Encourage people, their families, and carers to provide feedback and to share their stories about the impact of social prescribing on their lives.
Support referral agencies to provide appropriate information about the person they have referred. Use a provided case management system to track the persons progress. Provide appropriate feedback to referral agencies about the people they referred.

Professional skills

Work with your line manager to undertake continual personal and professional development, taking an active part in reviewing and developing the roles and responsibilities.
Adhere to organisational policies and procedures, including confidentiality, safeguarding, lone working, information governance, and health and safety.
Work with your line manager to access regular external supervision, to enable you to deal effectively with the difficult issues that people present.
Work as part of the wider Social Prescribing team to seek feedback, continually improve the service.

Person Specification

Experience – Essential
Experience of working directly in a community development context, adult health and social care, public health, or health improvement; Experience of working in an individual support role, or experience that lends itself to this role;
Experience of working in or with the voluntary and community sector, which could include working with volunteers and small community groups;
Experience of data collection and using tools to measure the impact of services.

Other – Essential
Highly competent with electronic communications and calendar management, word processing and spreadsheets;
Ability to maintain effective working relationships and to promote collaborative practice with all colleagues;
Can work well under pressure;
Ability to work flexibly and enthusiastically within a team and on your own initiative;
Ability to work effectively with other members of the team and other partners and agencies;
Commitment to on-going personal and professional development

Knowledge and Skills – Essential
An understanding of the principles of confidentiality and how these apply when handling service user information;
Knowledge of the voluntary and community sector in Sutton.

Knowledge and Skills – Desirable
Awareness of the structure and working of a GP Surgery;
Knowledge of how Social Care systems and the NHS work including primary care.

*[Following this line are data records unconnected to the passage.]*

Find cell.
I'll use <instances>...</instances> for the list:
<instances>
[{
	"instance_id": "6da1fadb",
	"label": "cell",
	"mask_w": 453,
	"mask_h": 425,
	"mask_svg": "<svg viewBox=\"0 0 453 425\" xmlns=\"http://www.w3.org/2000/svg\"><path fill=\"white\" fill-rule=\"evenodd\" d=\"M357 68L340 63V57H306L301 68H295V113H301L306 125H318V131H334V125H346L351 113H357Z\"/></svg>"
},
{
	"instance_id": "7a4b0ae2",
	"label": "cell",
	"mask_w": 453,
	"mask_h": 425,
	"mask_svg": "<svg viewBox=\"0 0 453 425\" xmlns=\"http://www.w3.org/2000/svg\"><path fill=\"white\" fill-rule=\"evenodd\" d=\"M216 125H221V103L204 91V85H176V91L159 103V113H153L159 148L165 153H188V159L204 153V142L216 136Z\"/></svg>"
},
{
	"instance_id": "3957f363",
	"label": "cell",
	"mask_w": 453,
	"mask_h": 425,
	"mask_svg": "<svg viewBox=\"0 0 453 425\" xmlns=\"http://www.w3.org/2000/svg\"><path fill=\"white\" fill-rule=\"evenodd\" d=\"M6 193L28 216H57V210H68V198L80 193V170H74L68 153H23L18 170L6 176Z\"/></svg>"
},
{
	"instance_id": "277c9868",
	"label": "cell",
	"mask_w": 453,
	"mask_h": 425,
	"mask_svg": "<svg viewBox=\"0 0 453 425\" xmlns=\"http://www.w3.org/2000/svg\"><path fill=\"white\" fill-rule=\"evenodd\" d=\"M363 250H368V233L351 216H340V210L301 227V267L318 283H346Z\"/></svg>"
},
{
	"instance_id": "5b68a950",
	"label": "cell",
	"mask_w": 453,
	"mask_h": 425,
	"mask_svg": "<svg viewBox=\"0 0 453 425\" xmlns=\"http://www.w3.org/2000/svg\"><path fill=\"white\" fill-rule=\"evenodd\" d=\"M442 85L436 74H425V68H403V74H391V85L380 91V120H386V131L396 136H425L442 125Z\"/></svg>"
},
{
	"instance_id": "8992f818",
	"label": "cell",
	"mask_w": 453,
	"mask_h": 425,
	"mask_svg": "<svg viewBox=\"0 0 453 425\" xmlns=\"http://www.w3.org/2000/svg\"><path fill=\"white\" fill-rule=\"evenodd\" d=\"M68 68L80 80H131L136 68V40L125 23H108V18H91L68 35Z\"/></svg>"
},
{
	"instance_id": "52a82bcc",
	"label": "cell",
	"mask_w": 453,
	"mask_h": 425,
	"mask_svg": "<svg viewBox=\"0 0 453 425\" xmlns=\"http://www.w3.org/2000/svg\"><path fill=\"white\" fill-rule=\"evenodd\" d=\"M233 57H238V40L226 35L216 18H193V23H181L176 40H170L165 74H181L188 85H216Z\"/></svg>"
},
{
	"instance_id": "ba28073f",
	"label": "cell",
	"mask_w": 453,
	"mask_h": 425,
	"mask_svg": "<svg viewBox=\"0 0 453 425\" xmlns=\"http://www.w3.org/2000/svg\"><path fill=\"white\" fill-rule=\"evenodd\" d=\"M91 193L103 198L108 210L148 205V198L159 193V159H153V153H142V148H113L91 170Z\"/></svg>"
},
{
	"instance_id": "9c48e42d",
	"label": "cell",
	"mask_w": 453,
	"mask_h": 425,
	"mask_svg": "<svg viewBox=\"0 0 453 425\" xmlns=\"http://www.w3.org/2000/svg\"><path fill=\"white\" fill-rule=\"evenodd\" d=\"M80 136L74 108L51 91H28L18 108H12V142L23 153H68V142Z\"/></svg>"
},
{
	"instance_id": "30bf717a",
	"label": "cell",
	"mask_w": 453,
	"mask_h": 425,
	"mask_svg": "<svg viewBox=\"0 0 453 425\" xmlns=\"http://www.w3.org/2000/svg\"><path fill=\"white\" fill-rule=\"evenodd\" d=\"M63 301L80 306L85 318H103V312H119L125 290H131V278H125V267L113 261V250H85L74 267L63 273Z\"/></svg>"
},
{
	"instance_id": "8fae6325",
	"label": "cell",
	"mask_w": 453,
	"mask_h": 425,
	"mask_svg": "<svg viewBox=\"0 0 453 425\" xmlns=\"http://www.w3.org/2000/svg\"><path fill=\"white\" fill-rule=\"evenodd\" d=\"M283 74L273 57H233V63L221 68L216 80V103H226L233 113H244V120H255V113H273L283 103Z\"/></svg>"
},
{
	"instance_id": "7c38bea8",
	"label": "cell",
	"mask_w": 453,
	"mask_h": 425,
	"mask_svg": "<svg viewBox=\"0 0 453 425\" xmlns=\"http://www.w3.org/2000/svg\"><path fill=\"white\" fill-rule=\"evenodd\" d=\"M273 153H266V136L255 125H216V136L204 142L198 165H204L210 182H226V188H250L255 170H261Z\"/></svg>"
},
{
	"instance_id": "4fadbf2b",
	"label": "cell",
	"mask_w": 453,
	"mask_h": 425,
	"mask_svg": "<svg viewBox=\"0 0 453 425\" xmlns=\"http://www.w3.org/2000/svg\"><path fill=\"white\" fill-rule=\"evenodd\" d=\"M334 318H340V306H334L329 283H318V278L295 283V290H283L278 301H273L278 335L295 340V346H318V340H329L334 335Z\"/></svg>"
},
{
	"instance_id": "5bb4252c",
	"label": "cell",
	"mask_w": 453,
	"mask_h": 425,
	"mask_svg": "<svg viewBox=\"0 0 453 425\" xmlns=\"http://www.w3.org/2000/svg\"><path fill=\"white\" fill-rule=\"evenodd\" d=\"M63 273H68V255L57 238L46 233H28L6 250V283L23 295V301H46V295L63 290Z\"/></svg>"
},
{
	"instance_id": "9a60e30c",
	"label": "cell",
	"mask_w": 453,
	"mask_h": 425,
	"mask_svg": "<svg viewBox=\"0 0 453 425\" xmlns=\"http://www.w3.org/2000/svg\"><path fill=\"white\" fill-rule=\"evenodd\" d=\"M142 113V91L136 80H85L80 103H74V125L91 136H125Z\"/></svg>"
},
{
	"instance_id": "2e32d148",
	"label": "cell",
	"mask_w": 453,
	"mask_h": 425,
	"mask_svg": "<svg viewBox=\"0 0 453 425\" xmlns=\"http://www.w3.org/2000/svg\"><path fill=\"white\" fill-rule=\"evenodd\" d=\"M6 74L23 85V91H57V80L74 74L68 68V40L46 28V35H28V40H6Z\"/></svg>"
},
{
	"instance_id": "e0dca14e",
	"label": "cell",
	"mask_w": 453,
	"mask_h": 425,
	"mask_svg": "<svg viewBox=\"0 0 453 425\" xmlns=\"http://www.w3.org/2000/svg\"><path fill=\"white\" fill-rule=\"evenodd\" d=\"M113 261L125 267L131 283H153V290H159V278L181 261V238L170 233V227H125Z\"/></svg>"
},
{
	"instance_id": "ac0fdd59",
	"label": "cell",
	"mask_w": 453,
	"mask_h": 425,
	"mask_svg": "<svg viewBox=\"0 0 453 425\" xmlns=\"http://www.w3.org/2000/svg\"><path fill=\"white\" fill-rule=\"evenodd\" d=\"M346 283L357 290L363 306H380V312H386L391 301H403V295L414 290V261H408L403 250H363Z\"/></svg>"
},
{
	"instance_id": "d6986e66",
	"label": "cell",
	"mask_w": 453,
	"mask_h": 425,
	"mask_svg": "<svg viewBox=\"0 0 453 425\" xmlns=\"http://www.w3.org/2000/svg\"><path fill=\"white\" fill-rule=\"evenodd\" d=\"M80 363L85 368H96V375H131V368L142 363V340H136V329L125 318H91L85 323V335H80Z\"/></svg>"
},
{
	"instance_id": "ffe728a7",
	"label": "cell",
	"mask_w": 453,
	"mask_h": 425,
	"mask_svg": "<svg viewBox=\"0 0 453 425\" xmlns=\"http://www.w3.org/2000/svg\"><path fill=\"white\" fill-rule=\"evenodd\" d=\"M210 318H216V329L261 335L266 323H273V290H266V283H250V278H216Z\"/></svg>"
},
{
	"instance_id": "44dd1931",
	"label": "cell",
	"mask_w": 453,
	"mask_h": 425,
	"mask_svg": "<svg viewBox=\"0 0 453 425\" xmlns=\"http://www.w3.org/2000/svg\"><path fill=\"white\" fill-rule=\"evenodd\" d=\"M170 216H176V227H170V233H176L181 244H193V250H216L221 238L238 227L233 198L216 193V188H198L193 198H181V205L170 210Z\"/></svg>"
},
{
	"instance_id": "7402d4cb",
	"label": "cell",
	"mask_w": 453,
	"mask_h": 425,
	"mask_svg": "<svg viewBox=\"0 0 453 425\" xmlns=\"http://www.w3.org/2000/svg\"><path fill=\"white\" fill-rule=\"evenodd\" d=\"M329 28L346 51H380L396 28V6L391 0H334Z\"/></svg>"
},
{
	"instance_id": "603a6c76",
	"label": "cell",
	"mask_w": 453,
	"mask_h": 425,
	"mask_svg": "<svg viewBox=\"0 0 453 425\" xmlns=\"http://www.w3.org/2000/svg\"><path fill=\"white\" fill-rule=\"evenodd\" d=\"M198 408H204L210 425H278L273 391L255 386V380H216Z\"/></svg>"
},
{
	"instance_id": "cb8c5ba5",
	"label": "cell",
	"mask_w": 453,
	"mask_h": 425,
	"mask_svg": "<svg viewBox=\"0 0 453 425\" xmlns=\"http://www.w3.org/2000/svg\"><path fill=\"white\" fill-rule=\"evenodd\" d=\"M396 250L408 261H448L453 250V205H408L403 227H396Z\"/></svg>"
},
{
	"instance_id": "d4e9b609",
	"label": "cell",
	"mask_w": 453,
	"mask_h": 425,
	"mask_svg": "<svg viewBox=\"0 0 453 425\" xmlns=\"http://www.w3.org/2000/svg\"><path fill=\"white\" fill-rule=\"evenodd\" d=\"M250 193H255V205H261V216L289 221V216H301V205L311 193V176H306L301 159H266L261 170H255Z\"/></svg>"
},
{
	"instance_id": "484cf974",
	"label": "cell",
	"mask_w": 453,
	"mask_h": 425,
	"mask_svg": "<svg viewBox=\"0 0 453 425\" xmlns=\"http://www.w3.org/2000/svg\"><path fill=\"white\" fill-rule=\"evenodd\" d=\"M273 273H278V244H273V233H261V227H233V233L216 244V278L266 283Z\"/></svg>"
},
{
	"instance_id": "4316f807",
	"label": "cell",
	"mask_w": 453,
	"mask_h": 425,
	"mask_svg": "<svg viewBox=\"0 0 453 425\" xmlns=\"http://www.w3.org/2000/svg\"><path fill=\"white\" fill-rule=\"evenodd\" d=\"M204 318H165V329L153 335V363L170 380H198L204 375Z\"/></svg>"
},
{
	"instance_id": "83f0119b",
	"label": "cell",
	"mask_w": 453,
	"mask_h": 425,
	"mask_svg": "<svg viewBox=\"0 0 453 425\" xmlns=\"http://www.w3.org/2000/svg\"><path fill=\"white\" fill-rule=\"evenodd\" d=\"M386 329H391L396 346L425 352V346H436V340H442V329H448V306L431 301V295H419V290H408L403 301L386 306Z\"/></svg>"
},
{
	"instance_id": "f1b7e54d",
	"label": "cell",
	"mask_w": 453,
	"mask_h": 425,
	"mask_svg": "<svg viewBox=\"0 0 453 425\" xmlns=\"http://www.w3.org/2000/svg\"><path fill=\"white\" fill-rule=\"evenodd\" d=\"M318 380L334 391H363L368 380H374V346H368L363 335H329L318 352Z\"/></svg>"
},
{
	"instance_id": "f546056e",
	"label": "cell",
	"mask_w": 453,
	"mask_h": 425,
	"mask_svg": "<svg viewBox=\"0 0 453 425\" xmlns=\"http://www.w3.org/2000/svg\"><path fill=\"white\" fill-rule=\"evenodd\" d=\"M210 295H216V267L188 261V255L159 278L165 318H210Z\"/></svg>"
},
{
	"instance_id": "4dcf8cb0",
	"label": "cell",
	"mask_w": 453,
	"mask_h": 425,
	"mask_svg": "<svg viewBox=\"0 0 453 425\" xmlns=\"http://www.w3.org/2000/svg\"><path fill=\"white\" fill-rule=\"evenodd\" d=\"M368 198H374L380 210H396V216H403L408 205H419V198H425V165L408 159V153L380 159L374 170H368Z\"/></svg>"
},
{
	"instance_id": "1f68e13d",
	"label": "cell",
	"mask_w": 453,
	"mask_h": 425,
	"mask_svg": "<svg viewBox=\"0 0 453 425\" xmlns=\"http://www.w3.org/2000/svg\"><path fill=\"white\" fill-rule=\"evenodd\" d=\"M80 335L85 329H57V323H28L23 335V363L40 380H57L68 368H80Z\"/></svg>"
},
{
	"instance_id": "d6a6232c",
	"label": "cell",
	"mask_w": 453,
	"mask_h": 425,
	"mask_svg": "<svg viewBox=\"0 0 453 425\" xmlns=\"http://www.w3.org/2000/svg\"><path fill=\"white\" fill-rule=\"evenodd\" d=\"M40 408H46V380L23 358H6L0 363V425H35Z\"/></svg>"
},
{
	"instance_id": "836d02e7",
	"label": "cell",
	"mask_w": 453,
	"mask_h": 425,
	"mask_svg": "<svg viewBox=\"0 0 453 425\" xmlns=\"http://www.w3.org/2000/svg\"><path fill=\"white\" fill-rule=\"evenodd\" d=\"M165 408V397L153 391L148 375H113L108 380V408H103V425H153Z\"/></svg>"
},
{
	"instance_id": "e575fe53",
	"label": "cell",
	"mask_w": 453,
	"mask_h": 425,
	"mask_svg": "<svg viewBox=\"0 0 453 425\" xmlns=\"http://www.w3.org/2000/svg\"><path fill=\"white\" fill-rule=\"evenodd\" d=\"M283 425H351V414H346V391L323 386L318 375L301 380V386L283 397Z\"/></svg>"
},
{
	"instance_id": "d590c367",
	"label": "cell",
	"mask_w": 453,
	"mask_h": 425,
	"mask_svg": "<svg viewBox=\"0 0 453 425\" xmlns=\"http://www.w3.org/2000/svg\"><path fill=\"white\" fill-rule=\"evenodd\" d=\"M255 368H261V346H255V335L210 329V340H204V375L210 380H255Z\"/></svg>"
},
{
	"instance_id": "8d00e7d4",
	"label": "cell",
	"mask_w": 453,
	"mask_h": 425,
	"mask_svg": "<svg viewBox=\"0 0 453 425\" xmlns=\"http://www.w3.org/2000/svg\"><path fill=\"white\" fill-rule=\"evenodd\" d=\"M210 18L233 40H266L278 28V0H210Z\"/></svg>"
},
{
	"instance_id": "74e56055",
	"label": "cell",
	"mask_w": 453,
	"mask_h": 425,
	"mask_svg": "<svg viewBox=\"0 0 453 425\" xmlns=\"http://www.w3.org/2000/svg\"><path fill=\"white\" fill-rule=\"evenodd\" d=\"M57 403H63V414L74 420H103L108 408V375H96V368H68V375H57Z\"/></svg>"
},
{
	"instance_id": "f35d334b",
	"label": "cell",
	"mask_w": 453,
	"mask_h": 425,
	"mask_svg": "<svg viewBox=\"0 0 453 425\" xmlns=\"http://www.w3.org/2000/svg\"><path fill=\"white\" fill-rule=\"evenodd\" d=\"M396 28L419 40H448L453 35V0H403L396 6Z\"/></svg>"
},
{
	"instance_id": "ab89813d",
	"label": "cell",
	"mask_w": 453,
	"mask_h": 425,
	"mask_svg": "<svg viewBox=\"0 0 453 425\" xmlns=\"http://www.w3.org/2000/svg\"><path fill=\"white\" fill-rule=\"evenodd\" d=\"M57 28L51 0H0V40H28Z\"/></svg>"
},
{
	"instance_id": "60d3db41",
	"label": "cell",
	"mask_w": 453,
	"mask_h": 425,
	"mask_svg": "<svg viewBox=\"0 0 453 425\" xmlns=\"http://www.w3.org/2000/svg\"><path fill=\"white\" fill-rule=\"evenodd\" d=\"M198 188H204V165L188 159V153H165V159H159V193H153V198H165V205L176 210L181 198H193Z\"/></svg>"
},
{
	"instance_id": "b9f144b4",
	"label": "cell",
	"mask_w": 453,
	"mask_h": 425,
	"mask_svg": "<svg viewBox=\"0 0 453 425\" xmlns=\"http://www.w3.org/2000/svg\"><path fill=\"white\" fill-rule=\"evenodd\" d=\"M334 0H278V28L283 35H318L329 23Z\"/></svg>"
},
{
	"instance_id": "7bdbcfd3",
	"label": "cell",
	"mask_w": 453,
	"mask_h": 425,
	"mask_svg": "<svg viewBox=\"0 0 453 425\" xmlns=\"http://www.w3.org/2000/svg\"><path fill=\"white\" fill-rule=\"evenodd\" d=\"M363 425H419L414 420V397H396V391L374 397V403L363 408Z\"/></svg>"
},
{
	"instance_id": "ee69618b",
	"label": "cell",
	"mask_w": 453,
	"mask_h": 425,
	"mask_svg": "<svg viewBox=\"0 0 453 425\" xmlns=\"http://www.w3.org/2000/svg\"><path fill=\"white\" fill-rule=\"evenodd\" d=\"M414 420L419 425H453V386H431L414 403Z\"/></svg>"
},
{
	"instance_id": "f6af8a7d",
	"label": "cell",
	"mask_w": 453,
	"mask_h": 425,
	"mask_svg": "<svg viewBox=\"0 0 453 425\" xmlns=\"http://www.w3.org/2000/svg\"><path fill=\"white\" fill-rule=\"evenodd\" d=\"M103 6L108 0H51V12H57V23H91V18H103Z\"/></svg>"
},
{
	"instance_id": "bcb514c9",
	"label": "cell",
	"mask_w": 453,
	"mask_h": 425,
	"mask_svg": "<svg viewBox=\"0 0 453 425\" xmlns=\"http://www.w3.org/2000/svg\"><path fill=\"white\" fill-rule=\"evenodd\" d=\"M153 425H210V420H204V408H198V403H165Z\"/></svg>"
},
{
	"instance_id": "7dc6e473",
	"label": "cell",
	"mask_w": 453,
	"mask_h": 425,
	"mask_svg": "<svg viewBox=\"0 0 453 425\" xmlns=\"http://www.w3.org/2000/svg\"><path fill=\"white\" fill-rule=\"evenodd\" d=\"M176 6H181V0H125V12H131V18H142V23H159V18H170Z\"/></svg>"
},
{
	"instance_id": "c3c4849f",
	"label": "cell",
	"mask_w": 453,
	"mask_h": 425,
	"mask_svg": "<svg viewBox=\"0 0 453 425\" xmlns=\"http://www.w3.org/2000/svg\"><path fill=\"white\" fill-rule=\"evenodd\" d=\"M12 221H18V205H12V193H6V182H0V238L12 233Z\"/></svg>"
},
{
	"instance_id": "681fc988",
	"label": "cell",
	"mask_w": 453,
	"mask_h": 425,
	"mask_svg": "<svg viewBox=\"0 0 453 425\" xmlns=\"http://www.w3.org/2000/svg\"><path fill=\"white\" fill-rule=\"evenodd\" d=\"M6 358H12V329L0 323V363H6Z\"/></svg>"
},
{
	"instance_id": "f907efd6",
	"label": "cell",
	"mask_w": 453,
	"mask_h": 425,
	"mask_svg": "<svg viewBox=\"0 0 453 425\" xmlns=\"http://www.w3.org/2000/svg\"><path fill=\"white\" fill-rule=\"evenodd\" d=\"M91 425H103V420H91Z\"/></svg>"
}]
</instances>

Personal Attributes – Essential
Ability to work with and support people with a wide range of health and wellbeing needs and their carers, adopting a flexible and dynamic approach to meeting their needs;
Able to build rapport with people from all backgrounds and communities, respecting lifestyles and diversity;
Ability to communicate effectively, both verbally and in writing, with people, their families, carers, community groups, partner agencies and stakeholders;
Ability to identify risk and assess/manage risk when working with individuals;
Able to work from an asset-based approach, building on existing community and personal assets;
Ability to reflect upon and evaluate ways of working and to identify how services could be developed and improved.

Disclosure and Barring Service Check
This post is subject to the Rehabilitation of Offenders Act (Exceptions Order) 1975 and as such it will be necessary for a submission for Disclosure to be made to the Disclosure and Barring Service (formerly known as CRB) to check for any previous criminal convictions.